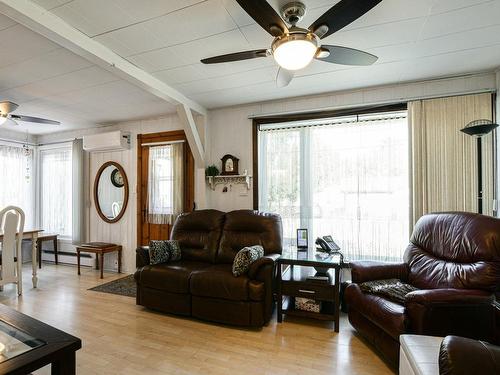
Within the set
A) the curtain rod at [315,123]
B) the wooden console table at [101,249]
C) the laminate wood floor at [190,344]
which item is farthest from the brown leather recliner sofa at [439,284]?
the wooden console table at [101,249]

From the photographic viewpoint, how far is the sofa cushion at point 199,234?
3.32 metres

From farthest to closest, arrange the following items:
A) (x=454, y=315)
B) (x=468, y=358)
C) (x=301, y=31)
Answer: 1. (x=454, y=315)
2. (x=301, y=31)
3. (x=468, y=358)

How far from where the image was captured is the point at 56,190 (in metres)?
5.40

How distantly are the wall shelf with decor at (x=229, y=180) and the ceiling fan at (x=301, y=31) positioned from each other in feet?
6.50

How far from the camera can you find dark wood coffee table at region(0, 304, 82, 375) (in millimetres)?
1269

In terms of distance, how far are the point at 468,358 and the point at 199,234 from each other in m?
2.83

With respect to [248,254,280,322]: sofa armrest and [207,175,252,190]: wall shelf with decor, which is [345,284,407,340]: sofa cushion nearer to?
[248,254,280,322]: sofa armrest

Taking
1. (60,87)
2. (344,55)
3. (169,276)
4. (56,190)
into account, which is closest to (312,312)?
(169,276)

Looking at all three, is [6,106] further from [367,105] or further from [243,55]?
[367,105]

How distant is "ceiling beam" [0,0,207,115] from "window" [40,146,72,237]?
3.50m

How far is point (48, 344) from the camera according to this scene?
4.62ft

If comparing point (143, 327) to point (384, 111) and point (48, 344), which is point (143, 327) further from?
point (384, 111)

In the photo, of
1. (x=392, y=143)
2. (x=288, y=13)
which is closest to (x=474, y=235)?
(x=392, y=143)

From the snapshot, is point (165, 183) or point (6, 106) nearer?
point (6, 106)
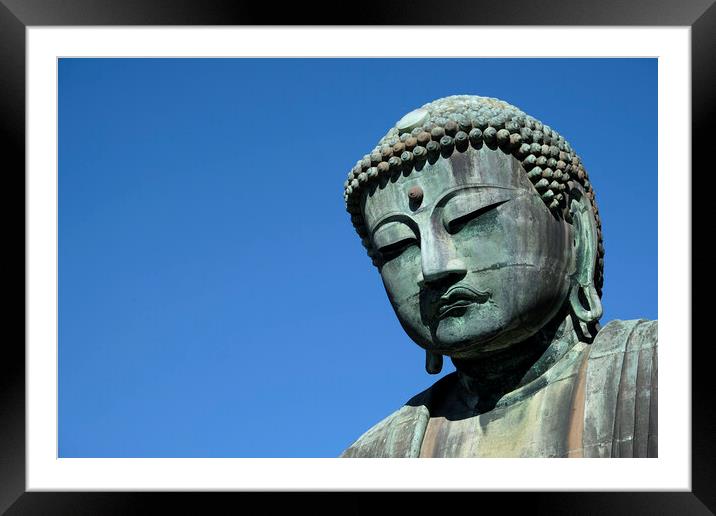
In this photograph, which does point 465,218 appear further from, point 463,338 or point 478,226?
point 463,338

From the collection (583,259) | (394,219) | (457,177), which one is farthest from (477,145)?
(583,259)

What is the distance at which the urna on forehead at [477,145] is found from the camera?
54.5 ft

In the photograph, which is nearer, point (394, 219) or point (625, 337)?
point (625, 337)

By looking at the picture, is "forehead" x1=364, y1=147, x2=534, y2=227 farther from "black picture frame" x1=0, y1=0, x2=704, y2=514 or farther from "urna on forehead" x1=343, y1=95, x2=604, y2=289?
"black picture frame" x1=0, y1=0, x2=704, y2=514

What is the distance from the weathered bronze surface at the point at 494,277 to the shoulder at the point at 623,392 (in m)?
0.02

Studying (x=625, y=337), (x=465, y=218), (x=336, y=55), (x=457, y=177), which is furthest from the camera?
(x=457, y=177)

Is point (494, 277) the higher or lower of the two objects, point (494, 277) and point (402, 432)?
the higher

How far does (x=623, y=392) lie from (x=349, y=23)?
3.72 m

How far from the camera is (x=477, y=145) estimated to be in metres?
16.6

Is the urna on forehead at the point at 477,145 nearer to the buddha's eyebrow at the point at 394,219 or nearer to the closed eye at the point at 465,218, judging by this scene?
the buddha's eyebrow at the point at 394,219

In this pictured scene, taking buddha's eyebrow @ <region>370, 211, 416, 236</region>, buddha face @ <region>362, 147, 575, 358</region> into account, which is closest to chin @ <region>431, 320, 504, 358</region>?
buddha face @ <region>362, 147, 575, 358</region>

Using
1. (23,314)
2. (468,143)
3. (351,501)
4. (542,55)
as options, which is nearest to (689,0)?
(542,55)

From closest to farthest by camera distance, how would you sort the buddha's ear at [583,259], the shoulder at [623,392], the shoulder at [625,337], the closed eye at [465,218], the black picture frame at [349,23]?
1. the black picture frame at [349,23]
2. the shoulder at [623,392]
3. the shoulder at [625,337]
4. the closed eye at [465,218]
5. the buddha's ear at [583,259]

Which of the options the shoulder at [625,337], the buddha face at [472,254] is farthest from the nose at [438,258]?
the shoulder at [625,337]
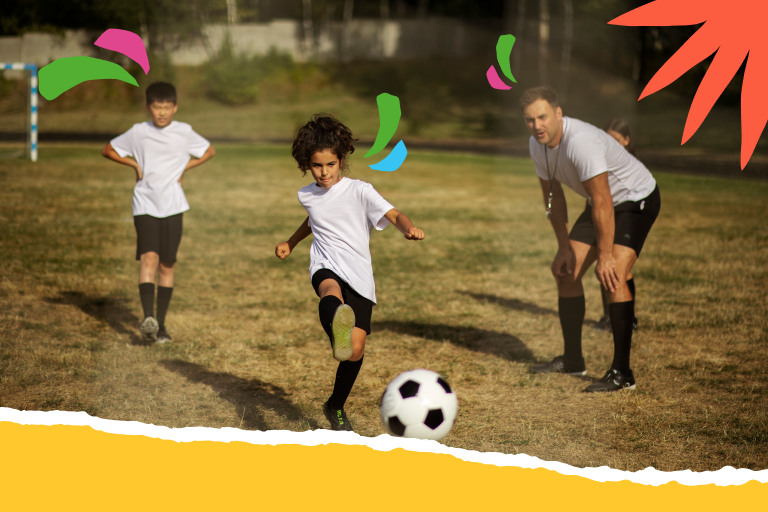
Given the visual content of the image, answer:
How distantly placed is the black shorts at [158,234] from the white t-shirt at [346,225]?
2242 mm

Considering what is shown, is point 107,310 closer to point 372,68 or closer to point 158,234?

+---+

> **Written task**
Write out everything from the start of the records down to the line containing "3. (x=468, y=358)", both included, keeping each line exactly as it appears. Leave the pictures out.

> **Written reply**
Within the set
A) the curtain rod at [315,123]
B) the wooden console table at [101,249]
C) the laminate wood floor at [190,344]
which item is farthest from the brown leather recliner sofa at [439,284]?
the wooden console table at [101,249]

From the photographic viewpoint, how far is the sofa cushion at point 199,234?
3.32 metres

From farthest to closest, arrange the following items:
A) (x=454, y=315)
B) (x=468, y=358)
C) (x=301, y=31)
Answer: 1. (x=454, y=315)
2. (x=301, y=31)
3. (x=468, y=358)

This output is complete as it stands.